Lors de mon stage en pratique accompagnée, j'ai rencontré des difficultés
analogues. L'enseignante de CP qui m'accueillait a constaté qu'il était indispensable
aux élèves de CP de développer une conscience phonologique. Elle a remarqué que
les élèves qui ne maîtrisaient pas les réalités sonores de la langue avaient des
difficultés pour apprendre à lire. Dans cette optique, elle a décidé de travailler
régulièrement avec ses élèves sur la conscience phonologique, en début d'année.
Afin de garder sa méthode de travail et de mettre en place mes premières situations
d'apprentissage, j'ai décidé d'organiser différents jeux qui avaient pour objectif de la
développer. Les élèves devaient identifier un phonème précis qui était le phonème
[Ə]. Lors de ces situations d'apprentissage, j'ai rencontré deux types de problèmes.

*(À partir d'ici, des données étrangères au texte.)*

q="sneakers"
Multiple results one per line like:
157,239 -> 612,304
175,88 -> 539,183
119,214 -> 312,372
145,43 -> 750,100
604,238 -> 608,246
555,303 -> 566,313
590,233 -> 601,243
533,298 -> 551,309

Les premiers étaient liés à l'organisation des séances (consigne, ritualisation de
l'ardoise...) et les seconds à la difficulté des élèves à percevoir les sons. Cette
dernière difficulté était analogue à celle rencontrée lors de mon année en grande
section de maternelle.
Il est pourtant nécessaire de faire acquérir aux élèves une conscience
phonologique. Les programmes officiels de 2002 le stipulent clairement « les élèves
doivent prendre conscience des réalités sonores de la langue » .

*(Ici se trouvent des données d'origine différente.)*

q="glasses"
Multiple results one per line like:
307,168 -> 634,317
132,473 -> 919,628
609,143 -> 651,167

Cet apprentissage aide l’élève à comprendre les relations entre les
phonèmes et les graphèmes, leur permettant par la suite de comprendre le principe
alphabétique. Ils peuvent ainsi entrer dans le monde de la lecture et de l’écriture. La
maîtrise du principe alphabétique permet aux élèves de décoder les mots qu'ils ne
connaissent pas. Pour cela, les apprentis lecteurs se servent dans un premier temps
de la médiation phonologique qui permet d'établir des correspondances entre les
phonèmes et les graphèmes. Ils décomposent les mots qu'ils souhaitent lire en
unités graphiques et les codent en unités phonologiques.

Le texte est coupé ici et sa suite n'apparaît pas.